In his March 2016 Budget, the chancellor announced that entrepreneurs’ relief would be extended to long-term investors in unlisted companies; this measure is included in Finance Bill 2016 as a new separate ‘investors’ relief’. The benefit of this is that the rate of capital gains tax for disposals of qualifying shares is 10 per cent for lifetime gains of up to £10m.
There are a number of conditions that must be met to benefit from this new relief. Unlike entrepreneurs’ relief there is no minimum shareholding required, but the shares have to be held for at least three years. New ordinary shares issued to the investor for cash by an unlisted trading company or group after 16 March 2016 can qualify for relief, but acquisitions of existing shares will not qualify. Additionally, the share issue and subscription must be made for genuine commercial reasons at arm’s length, not forming part of tax avoidance arrangements.

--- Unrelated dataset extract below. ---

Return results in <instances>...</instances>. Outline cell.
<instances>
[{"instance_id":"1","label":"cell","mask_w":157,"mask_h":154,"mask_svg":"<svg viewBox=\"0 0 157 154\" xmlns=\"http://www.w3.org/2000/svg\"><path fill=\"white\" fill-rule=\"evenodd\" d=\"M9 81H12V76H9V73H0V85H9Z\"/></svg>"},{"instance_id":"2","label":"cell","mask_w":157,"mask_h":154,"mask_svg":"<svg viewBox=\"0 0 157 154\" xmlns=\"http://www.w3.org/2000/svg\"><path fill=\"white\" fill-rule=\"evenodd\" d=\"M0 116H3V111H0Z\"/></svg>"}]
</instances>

Unlike entrepreneurs’ relief, neither the investor nor a connected person can be an officer or employee of the company, or a connected company, at any time in the period of ownership of the shares.
Significantly, investors’ relief is available in addition to entrepreneurs’ relief, so an individual could, in appropriate circumstances, pay capital gains tax at 10 per cent on up to £20m of gains.

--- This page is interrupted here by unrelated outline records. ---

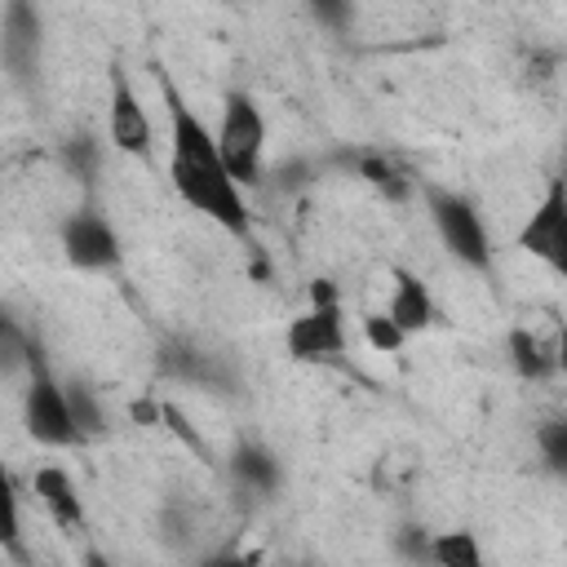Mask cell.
<instances>
[{
  "instance_id": "cell-22",
  "label": "cell",
  "mask_w": 567,
  "mask_h": 567,
  "mask_svg": "<svg viewBox=\"0 0 567 567\" xmlns=\"http://www.w3.org/2000/svg\"><path fill=\"white\" fill-rule=\"evenodd\" d=\"M328 31H346L350 18H354V0H301Z\"/></svg>"
},
{
  "instance_id": "cell-9",
  "label": "cell",
  "mask_w": 567,
  "mask_h": 567,
  "mask_svg": "<svg viewBox=\"0 0 567 567\" xmlns=\"http://www.w3.org/2000/svg\"><path fill=\"white\" fill-rule=\"evenodd\" d=\"M40 40H44V22H40L35 0H9L0 53H4V66L13 80H31L40 71Z\"/></svg>"
},
{
  "instance_id": "cell-20",
  "label": "cell",
  "mask_w": 567,
  "mask_h": 567,
  "mask_svg": "<svg viewBox=\"0 0 567 567\" xmlns=\"http://www.w3.org/2000/svg\"><path fill=\"white\" fill-rule=\"evenodd\" d=\"M363 341H368L377 354H399L403 341H408V332H403L385 310H377V315H363Z\"/></svg>"
},
{
  "instance_id": "cell-16",
  "label": "cell",
  "mask_w": 567,
  "mask_h": 567,
  "mask_svg": "<svg viewBox=\"0 0 567 567\" xmlns=\"http://www.w3.org/2000/svg\"><path fill=\"white\" fill-rule=\"evenodd\" d=\"M430 563L439 567H483V549L474 532H434L430 536Z\"/></svg>"
},
{
  "instance_id": "cell-17",
  "label": "cell",
  "mask_w": 567,
  "mask_h": 567,
  "mask_svg": "<svg viewBox=\"0 0 567 567\" xmlns=\"http://www.w3.org/2000/svg\"><path fill=\"white\" fill-rule=\"evenodd\" d=\"M66 399H71V416H75V425H80L84 443L102 439V434H106V412H102L97 394H93L84 381H66Z\"/></svg>"
},
{
  "instance_id": "cell-15",
  "label": "cell",
  "mask_w": 567,
  "mask_h": 567,
  "mask_svg": "<svg viewBox=\"0 0 567 567\" xmlns=\"http://www.w3.org/2000/svg\"><path fill=\"white\" fill-rule=\"evenodd\" d=\"M505 354H509V363H514V372L523 377V381H549V377H558V359H554V346L549 341H540L532 328H509V337H505Z\"/></svg>"
},
{
  "instance_id": "cell-3",
  "label": "cell",
  "mask_w": 567,
  "mask_h": 567,
  "mask_svg": "<svg viewBox=\"0 0 567 567\" xmlns=\"http://www.w3.org/2000/svg\"><path fill=\"white\" fill-rule=\"evenodd\" d=\"M217 151L239 186L266 182V115L252 93L226 89L221 93V124H217Z\"/></svg>"
},
{
  "instance_id": "cell-8",
  "label": "cell",
  "mask_w": 567,
  "mask_h": 567,
  "mask_svg": "<svg viewBox=\"0 0 567 567\" xmlns=\"http://www.w3.org/2000/svg\"><path fill=\"white\" fill-rule=\"evenodd\" d=\"M284 350L297 363H337L346 354L341 301H310L284 332Z\"/></svg>"
},
{
  "instance_id": "cell-2",
  "label": "cell",
  "mask_w": 567,
  "mask_h": 567,
  "mask_svg": "<svg viewBox=\"0 0 567 567\" xmlns=\"http://www.w3.org/2000/svg\"><path fill=\"white\" fill-rule=\"evenodd\" d=\"M22 430L31 443L53 447V452H71L84 447V434L71 416V399H66V381L53 377L44 346L35 337L31 346V363H27V385H22Z\"/></svg>"
},
{
  "instance_id": "cell-4",
  "label": "cell",
  "mask_w": 567,
  "mask_h": 567,
  "mask_svg": "<svg viewBox=\"0 0 567 567\" xmlns=\"http://www.w3.org/2000/svg\"><path fill=\"white\" fill-rule=\"evenodd\" d=\"M425 213H430V226L434 235L443 239V248L474 275L492 279V239H487V226L478 217V208L461 195V190H447V186H425Z\"/></svg>"
},
{
  "instance_id": "cell-24",
  "label": "cell",
  "mask_w": 567,
  "mask_h": 567,
  "mask_svg": "<svg viewBox=\"0 0 567 567\" xmlns=\"http://www.w3.org/2000/svg\"><path fill=\"white\" fill-rule=\"evenodd\" d=\"M159 425H168L173 434H182V443H186L190 452H204V439L190 430V421H186V412H182L177 403H168V399H164V416H159Z\"/></svg>"
},
{
  "instance_id": "cell-19",
  "label": "cell",
  "mask_w": 567,
  "mask_h": 567,
  "mask_svg": "<svg viewBox=\"0 0 567 567\" xmlns=\"http://www.w3.org/2000/svg\"><path fill=\"white\" fill-rule=\"evenodd\" d=\"M536 447H540V461L567 478V416H549L545 425H536Z\"/></svg>"
},
{
  "instance_id": "cell-6",
  "label": "cell",
  "mask_w": 567,
  "mask_h": 567,
  "mask_svg": "<svg viewBox=\"0 0 567 567\" xmlns=\"http://www.w3.org/2000/svg\"><path fill=\"white\" fill-rule=\"evenodd\" d=\"M106 137L120 155H133L142 164L155 159V124L128 80L124 66H111V89H106Z\"/></svg>"
},
{
  "instance_id": "cell-12",
  "label": "cell",
  "mask_w": 567,
  "mask_h": 567,
  "mask_svg": "<svg viewBox=\"0 0 567 567\" xmlns=\"http://www.w3.org/2000/svg\"><path fill=\"white\" fill-rule=\"evenodd\" d=\"M159 368H164V377H173L182 385H213V390H226L230 385L221 359L208 354V350H199V346H190L186 337H168L159 346Z\"/></svg>"
},
{
  "instance_id": "cell-1",
  "label": "cell",
  "mask_w": 567,
  "mask_h": 567,
  "mask_svg": "<svg viewBox=\"0 0 567 567\" xmlns=\"http://www.w3.org/2000/svg\"><path fill=\"white\" fill-rule=\"evenodd\" d=\"M155 75H159V93L168 106V182H173L177 199H186L195 213H204L226 235H235L252 248V213H248L244 186L230 177V168L217 151V133L195 115V106L177 93V84L164 66H155Z\"/></svg>"
},
{
  "instance_id": "cell-14",
  "label": "cell",
  "mask_w": 567,
  "mask_h": 567,
  "mask_svg": "<svg viewBox=\"0 0 567 567\" xmlns=\"http://www.w3.org/2000/svg\"><path fill=\"white\" fill-rule=\"evenodd\" d=\"M226 470L235 478L239 492H252V496H275L279 483H284V465L279 456L266 447V443H239L230 456H226Z\"/></svg>"
},
{
  "instance_id": "cell-10",
  "label": "cell",
  "mask_w": 567,
  "mask_h": 567,
  "mask_svg": "<svg viewBox=\"0 0 567 567\" xmlns=\"http://www.w3.org/2000/svg\"><path fill=\"white\" fill-rule=\"evenodd\" d=\"M390 279H394V288H390V306H385V315H390L408 337L430 332V328L443 323V310H439V301H434V292L425 288L421 275H412V270L399 266Z\"/></svg>"
},
{
  "instance_id": "cell-18",
  "label": "cell",
  "mask_w": 567,
  "mask_h": 567,
  "mask_svg": "<svg viewBox=\"0 0 567 567\" xmlns=\"http://www.w3.org/2000/svg\"><path fill=\"white\" fill-rule=\"evenodd\" d=\"M97 142L89 137V133H75V137H66L62 142V151H58V159H62V168L71 173V177H80L84 186L93 182V173H97Z\"/></svg>"
},
{
  "instance_id": "cell-25",
  "label": "cell",
  "mask_w": 567,
  "mask_h": 567,
  "mask_svg": "<svg viewBox=\"0 0 567 567\" xmlns=\"http://www.w3.org/2000/svg\"><path fill=\"white\" fill-rule=\"evenodd\" d=\"M554 359H558V377L567 381V323H558L554 332Z\"/></svg>"
},
{
  "instance_id": "cell-7",
  "label": "cell",
  "mask_w": 567,
  "mask_h": 567,
  "mask_svg": "<svg viewBox=\"0 0 567 567\" xmlns=\"http://www.w3.org/2000/svg\"><path fill=\"white\" fill-rule=\"evenodd\" d=\"M58 239H62V252H66V261L75 270H120V261H124L120 230L97 208H75L62 221Z\"/></svg>"
},
{
  "instance_id": "cell-23",
  "label": "cell",
  "mask_w": 567,
  "mask_h": 567,
  "mask_svg": "<svg viewBox=\"0 0 567 567\" xmlns=\"http://www.w3.org/2000/svg\"><path fill=\"white\" fill-rule=\"evenodd\" d=\"M430 527H416V523H408V527H399V536H394V549L403 554V558H412V563H430Z\"/></svg>"
},
{
  "instance_id": "cell-13",
  "label": "cell",
  "mask_w": 567,
  "mask_h": 567,
  "mask_svg": "<svg viewBox=\"0 0 567 567\" xmlns=\"http://www.w3.org/2000/svg\"><path fill=\"white\" fill-rule=\"evenodd\" d=\"M332 159H337V164H346L354 177H363L377 195H385V199H394V204H403V199L412 195V177H408V168H403L399 159H390L385 151L354 146V151H337Z\"/></svg>"
},
{
  "instance_id": "cell-21",
  "label": "cell",
  "mask_w": 567,
  "mask_h": 567,
  "mask_svg": "<svg viewBox=\"0 0 567 567\" xmlns=\"http://www.w3.org/2000/svg\"><path fill=\"white\" fill-rule=\"evenodd\" d=\"M266 177H275V186H279L284 195H292V190H301V186H310V182L319 177V164H315V159H288V164H279V168L266 173Z\"/></svg>"
},
{
  "instance_id": "cell-11",
  "label": "cell",
  "mask_w": 567,
  "mask_h": 567,
  "mask_svg": "<svg viewBox=\"0 0 567 567\" xmlns=\"http://www.w3.org/2000/svg\"><path fill=\"white\" fill-rule=\"evenodd\" d=\"M31 492H35V501L44 505V514H49L62 532H84L89 514H84V501H80L75 478H71L62 465H40V470L31 474Z\"/></svg>"
},
{
  "instance_id": "cell-5",
  "label": "cell",
  "mask_w": 567,
  "mask_h": 567,
  "mask_svg": "<svg viewBox=\"0 0 567 567\" xmlns=\"http://www.w3.org/2000/svg\"><path fill=\"white\" fill-rule=\"evenodd\" d=\"M527 257H536L540 266H549L563 284H567V173L554 177L540 195V204L527 213V221L518 226L514 239Z\"/></svg>"
}]
</instances>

Entrepreneurs’ relief changes
The Budget also amended entrepreneurs’ relief, particularly to modify changes made a year ago and which HMRC now accepts were too restrictive. We made representations to HMRC based on our clients’ circumstances, where we felt that genuine commercial arrangements were unfairly prejudiced. The amendments now made are backdated to last year’s Budget change in recognition of that unfairness.
Both the entrepreneurs’ relief and the new investors’ relief regimes are full of detailed technical rules, and advice should be sought at an early date to avoid falling into any of the technical traps that may deny relief. Otherwise, the standard capital gains tax rate, which is now 20 per cent for shares, will apply instead of the preferential 10 per cent rate.